Time and Message-Efficient S-Based Consensus
Fabiola GREVE, Michel HURFIN, Raimundo MACEDO, Michel RAYNAL
To appear at Nineteenth Annual
ACM SIGACT-SIGOPS Symposium on PRINCIPLES OF DISTRIBUTED COMPUTING (PODC
2000), Portland, Oregon, 16-19 July 2000
Abstract
The class of "Strong" failure detectors (denoted S) includes all failure
detectors that suspect all crashed processes and that do not suspect some
(a priori unknown) process that never crashes. So, a failure detector that
belongs to S is intrinsically unreliable as it can arbitrarily suspect
correct processes. Several S-based consensus protocols have been designed.

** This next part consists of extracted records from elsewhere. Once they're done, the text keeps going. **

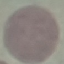
Result: no malaria parasites seen. Photographed with a smartphone camera at the microscope eyepiece. Automatically extracted cell patch, resized to 64 × 64 pixels. Giemsa stain. Thin blood smear.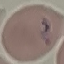
malaria status = parasitized
capture = smartphone camera at the microscope eyepiece
stain = Giemsa
image type = cell patch, automatically extracted from a larger field of view and resized to 64 × 64 pixels
preparation = thin blood smear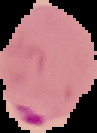
Summary:
  - Preparation: thin blood film
  - Image size: 97×133 pixels
  - Malaria status: parasitized
  - Image type: cell region segmented out of the field of view; surrounding area masked to black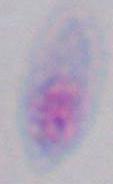
modality: micrograph
identification: Toxoplasma gondii
magnification: 1000x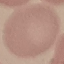

Summary:
  - Result: no malaria parasites detected
  - Preparation: thin blood film
  - Stain: Giemsa
  - Image type: cell patch, automatically extracted from a larger field of view and resized to 64 × 64 pixels
  - Capture: smartphone camera at the microscope eyepiece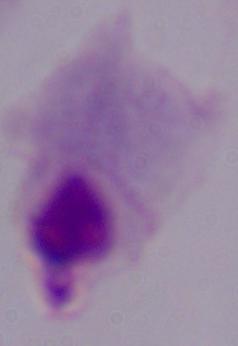
Summary:
  - Modality: micrograph
  - Magnification: 1000x
  - Identification: trichomonadGive the position of every Plasmodium parasite visible.
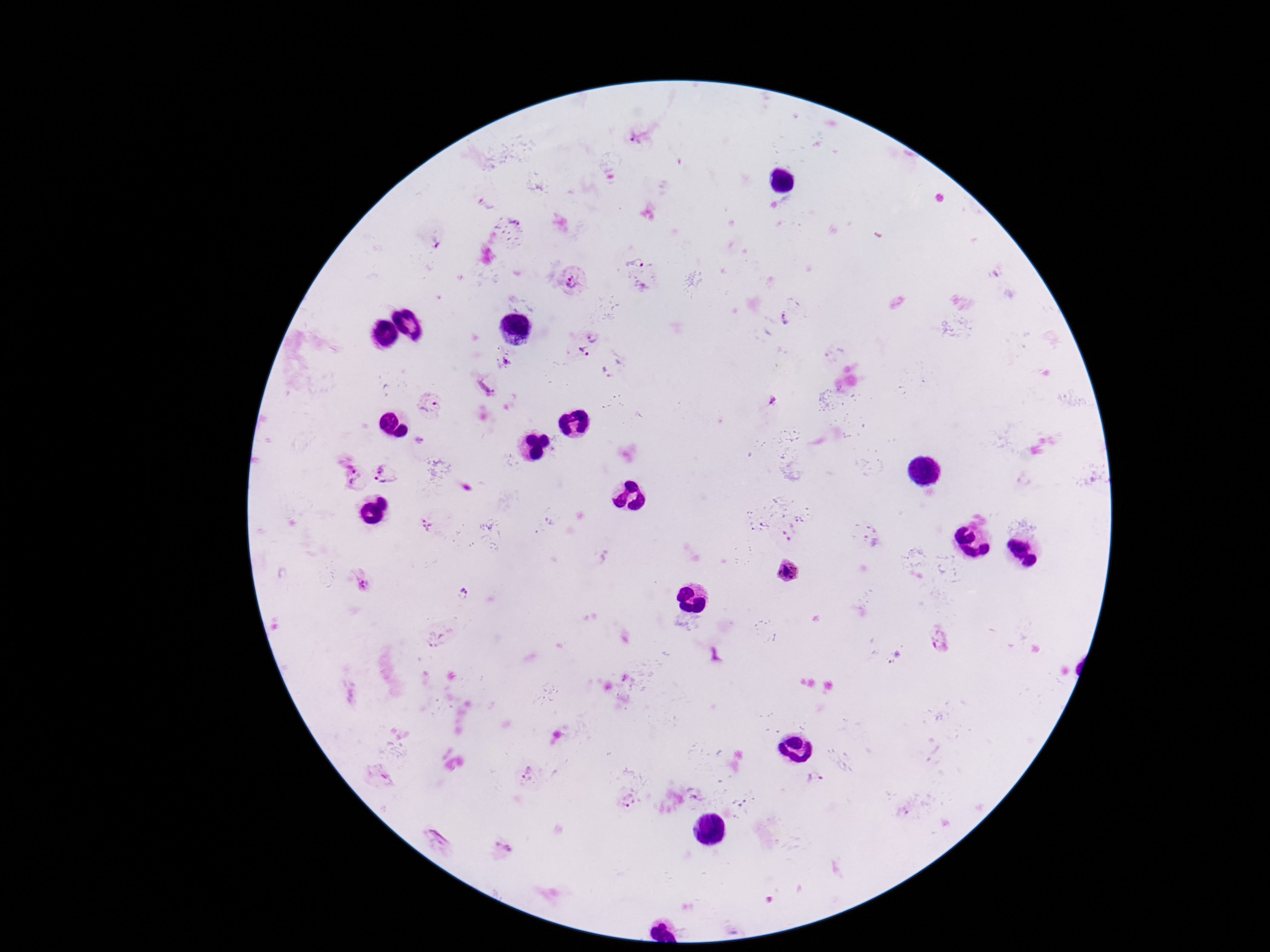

Some of them systematically require n computation rounds (n being the number
of processes), each round involving n*n or n messages. Others allow early
decision (i.e., the number of rounds depends only on the maximal number
of crashes when there are no erroneous suspicions) but require each round
to involve n*n messages. This brief annoucement presents an early deciding
S-based consensus protocol each round of which involves 3(n-1) messages.
So, the proposed protocol is particularly time and message-efficient. Moreover,
it can easily be generalized to reduce the number of rounds at the price
of an increase in the number of messages per round.